==== PROVIDED TEXT ====

World Trade Center (WTC) CHEST

The safety and scientific validity of this study is the responsibility of the study sponsor and investigators. Listing a study does not mean it has been evaluated by the U.S. Federal Government. Read our disclaimer for details. Identifier: NCT01466218
Recruitment Status : Completed
First Posted : November 7, 2011
Last Update Posted : July 1, 2014
National Institute for Occupational Safety and Health (NIOSH/CDC)
Information provided by (Responsible Party):
Icahn School of Medicine at Mount Sinai

Brief Summary:
This project will evaluate the effects of World Trade Center (WTC) exposure in WTC responders 10-13 years following the events of 9/11. Prior studies have described persistent pulmonary function abnormalities in a significant portion of responders. The investigators study seeks to examine the relationship between pulmonary function abnormalities and other markers of chronic cardiopulmonary disease and further elucidate the pathophysiologic effects of exposure to inhaled particulate matter (PM) on 9/11. This study will provide critical information regarding risk of exposure to PM, risk factors for disease and potential for improvements in diagnosis and treatment.

==== INFORMATION SHOWN ====

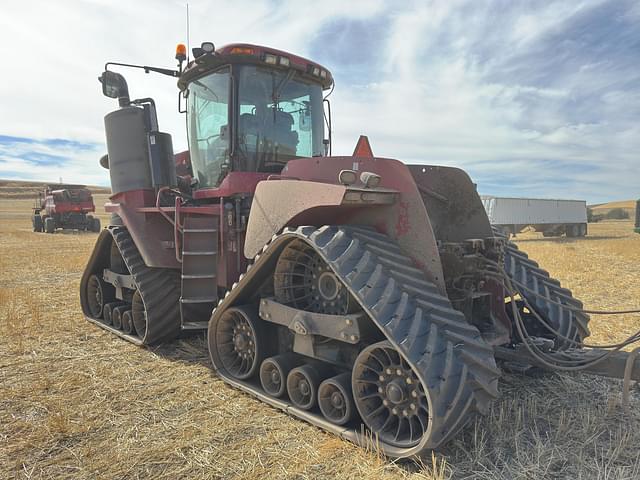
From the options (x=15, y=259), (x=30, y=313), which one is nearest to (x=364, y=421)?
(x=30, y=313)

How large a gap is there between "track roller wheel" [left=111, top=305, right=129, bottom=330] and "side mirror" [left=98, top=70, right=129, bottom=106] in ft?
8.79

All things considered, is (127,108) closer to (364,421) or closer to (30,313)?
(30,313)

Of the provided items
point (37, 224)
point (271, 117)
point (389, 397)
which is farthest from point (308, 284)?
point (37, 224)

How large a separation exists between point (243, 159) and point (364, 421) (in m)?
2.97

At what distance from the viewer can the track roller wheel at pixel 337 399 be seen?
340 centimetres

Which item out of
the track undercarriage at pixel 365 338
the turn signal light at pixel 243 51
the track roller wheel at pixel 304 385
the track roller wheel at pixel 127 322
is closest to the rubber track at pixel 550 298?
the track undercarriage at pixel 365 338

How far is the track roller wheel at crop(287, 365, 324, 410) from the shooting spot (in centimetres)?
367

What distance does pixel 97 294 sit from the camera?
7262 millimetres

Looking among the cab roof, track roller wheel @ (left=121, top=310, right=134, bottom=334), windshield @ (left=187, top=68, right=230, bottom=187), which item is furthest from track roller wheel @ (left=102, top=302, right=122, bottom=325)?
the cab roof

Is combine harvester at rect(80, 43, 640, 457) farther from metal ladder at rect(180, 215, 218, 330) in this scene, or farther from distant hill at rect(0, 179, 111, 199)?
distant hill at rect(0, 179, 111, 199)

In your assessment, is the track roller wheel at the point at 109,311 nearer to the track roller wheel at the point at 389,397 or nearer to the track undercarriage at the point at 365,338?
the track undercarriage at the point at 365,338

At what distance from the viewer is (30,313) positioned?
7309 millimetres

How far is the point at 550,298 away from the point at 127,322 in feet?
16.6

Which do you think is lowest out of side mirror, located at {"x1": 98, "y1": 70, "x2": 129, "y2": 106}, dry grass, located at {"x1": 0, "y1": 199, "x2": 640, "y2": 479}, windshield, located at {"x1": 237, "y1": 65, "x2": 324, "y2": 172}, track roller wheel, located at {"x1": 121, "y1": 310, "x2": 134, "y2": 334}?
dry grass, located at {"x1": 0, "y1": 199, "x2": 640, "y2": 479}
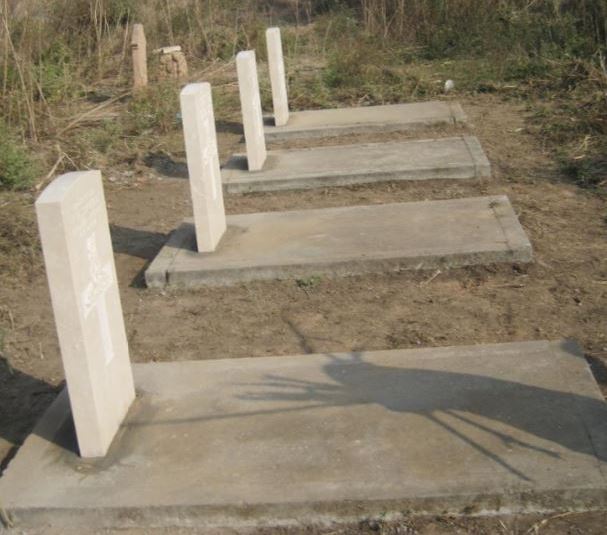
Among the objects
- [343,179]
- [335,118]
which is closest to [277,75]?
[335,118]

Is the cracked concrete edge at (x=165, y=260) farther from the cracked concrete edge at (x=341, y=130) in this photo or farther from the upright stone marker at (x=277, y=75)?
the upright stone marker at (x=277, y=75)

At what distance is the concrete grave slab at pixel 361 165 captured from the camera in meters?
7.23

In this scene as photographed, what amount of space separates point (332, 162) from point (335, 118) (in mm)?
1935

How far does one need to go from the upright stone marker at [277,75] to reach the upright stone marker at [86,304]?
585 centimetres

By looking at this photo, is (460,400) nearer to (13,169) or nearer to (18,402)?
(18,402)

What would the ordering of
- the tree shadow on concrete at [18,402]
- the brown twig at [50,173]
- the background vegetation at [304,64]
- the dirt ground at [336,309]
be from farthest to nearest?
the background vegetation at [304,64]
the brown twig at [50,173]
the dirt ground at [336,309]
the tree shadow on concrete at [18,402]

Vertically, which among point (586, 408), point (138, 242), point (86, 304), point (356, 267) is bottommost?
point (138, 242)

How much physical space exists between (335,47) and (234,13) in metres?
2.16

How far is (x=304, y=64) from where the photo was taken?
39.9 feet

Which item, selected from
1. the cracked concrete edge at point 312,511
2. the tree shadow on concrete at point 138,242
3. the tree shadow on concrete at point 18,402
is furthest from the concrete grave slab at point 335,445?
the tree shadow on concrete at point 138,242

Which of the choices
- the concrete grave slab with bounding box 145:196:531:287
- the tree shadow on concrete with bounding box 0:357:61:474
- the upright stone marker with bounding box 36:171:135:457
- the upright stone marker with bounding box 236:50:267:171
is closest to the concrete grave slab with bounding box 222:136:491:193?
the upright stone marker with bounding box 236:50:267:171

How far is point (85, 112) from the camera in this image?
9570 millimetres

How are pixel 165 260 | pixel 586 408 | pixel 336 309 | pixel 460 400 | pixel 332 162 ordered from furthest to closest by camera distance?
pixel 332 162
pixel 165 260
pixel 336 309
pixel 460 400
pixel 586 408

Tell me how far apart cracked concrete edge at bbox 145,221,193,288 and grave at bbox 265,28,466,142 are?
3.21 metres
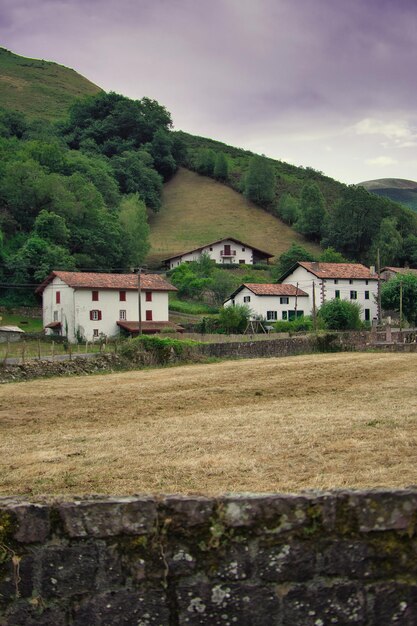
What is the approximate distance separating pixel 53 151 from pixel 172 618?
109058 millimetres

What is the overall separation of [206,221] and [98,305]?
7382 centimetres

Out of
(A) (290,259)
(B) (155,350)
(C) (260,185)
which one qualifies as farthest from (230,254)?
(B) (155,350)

====

ACTIVITY 1:
Answer these from the WTC CHEST listing:
(a) What is the study's identifier?
(b) On what date was the study first posted?
(c) How many years after the events of 9/11 will the responders be evaluated?
ACTIVITY 2:
According to the WTC CHEST listing, what will the study provide critical information regarding? List every item.
ACTIVITY 3:
Continue the WTC CHEST listing from its last sentence.
The entries aren't needed for this work.

EXERCISE RESULT 1:
(a) NCT01466218
(b) November 7, 2011
(c) 10-13 years

EXERCISE RESULT 2:
- Risk of exposure to PM
- Risk factors for disease
- Potential for improvements in diagnosis and treatment

EXERCISE RESULT 3:
Condition or disease
Pulmonary Disease Cardiac Disease Cardiopulmonary Disease Obstructive Sleep Apnea Cardiovascular Disease

Detailed Description:

Serious illness and injury following the September 11, 2001 (9/11) attacks on the World Trade Center (WTC) affects thousands of responders who worked on the WTC rescue and recovery effort. During this time, these individuals sustained exposure to a vast array of environmental toxins and physical hazards. The population of survivors presents a unique opportunity to rigorously examine the effects of inhaled particulate matter on risk of persistent pulmonary and chronic cardiopulmonary disease.

Original reports of 9,500 WTC responders examined between July 2002 and April 2004, noted abnormal pulmonary function results in one-third of participants. Further studies of this population have demonstrated persistent changes in pulmonary function tests 9 years after exposure (2010 Annual Report on 9/11 Health). Numerous complex interactions between pulmonary and cardiovascular systems exist. In fact, at the molecular level, evidence supports an integral role for reactive oxygen species (ROS)-dependent pathways in the instigation of pulmonary oxidative stress, systemic pro-inflammatory responses, vascular dysfunction and atherosclerosis.

Studies in animals have shown that inhalation of particles can lead to weakening of the heart muscle. In addition, patients who have developed pulmonary disease from inhalation of particulate matter may develop increased pressures in the pulmonary arteries, as well as dysfunction of the right ventricle of the heart. Finally, patients who have suffered blockage of the coronary arteries may exhibit abnormalities in the heart function that may be detected by an echocardiogram.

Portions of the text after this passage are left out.